Active learning for regression in engineering populations: a risk-informed approach

Regression is a fundamental prediction task common in data-centric engineering applications that involves learning mappings between continuous variables. In many engineering applications (e.g., structural health monitoring), feature-label pairs used to learn such mappings are of limited availability, which hinders the effectiveness of traditional supervised machine learning approaches. This paper proposes a methodology for overcoming the issue of data scarcity by combining active learning (AL) for regression with hierarchical Bayesian modeling. AL is an approach for preferentially acquiring feature-label pairs in a resource-efficient manner. In particular, the current work adopts a risk-informed approach that leverages contextual information associated with regression-based engineering decision-making tasks (e.g., inspection and maintenance). Hierarchical Bayesian modeling allow multiple related regression tasks to be learned over a population, capturing local and global effects.

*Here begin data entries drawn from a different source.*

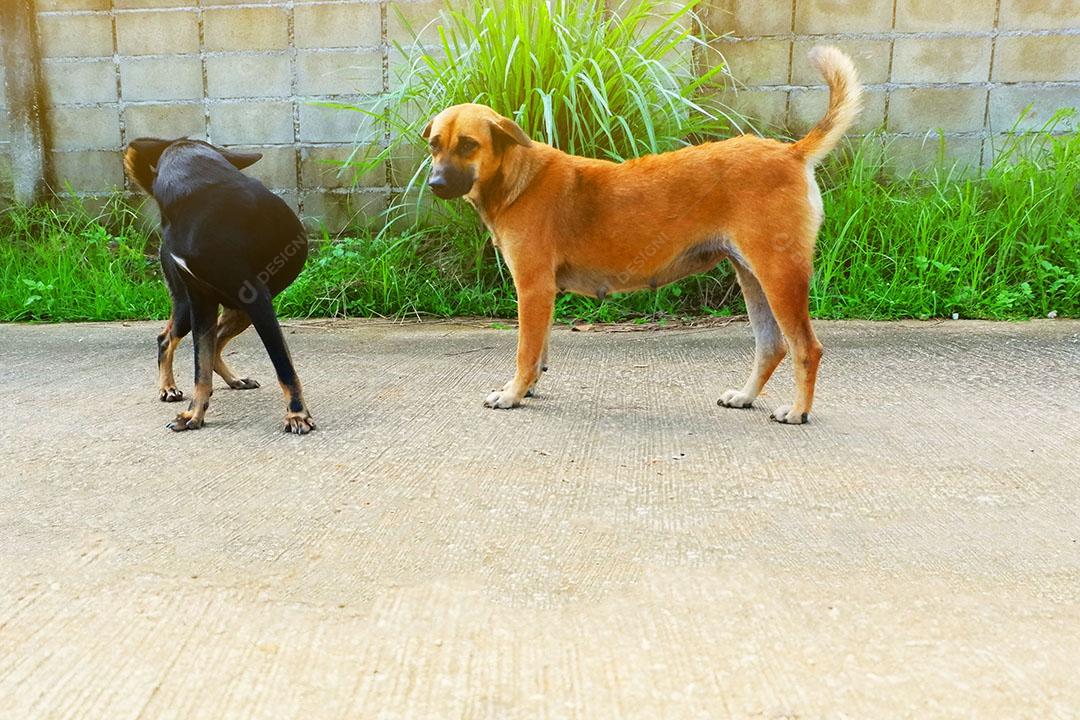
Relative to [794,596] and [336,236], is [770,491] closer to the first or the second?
[794,596]

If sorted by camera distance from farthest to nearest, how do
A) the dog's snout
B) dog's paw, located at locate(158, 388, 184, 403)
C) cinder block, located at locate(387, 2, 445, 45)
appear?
cinder block, located at locate(387, 2, 445, 45), dog's paw, located at locate(158, 388, 184, 403), the dog's snout

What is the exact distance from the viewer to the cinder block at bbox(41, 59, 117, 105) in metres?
4.86

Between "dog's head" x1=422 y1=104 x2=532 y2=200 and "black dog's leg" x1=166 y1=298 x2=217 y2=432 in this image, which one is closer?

The information sharing facilitated by this modeling approach means that information acquired for one engineering system can improve predictive performance across the population. The proposed methodology is demonstrated using an experimental case study. Specifically, multiple regressions are performed over a population of machining tools, where the quantity of interest is the surface roughness of the workpieces. An inspection and maintenance decision process is defined using these regression tasks, which is in turn used to construct the active-learning algorithm. The novel methodology proposed is benchmarked against an uninformed approach to label acquisition and independent modeling of the regression tasks. It is shown that the proposed approach has superior performance in terms of expected cost—maintaining predictive performance while reducing the number of inspections required.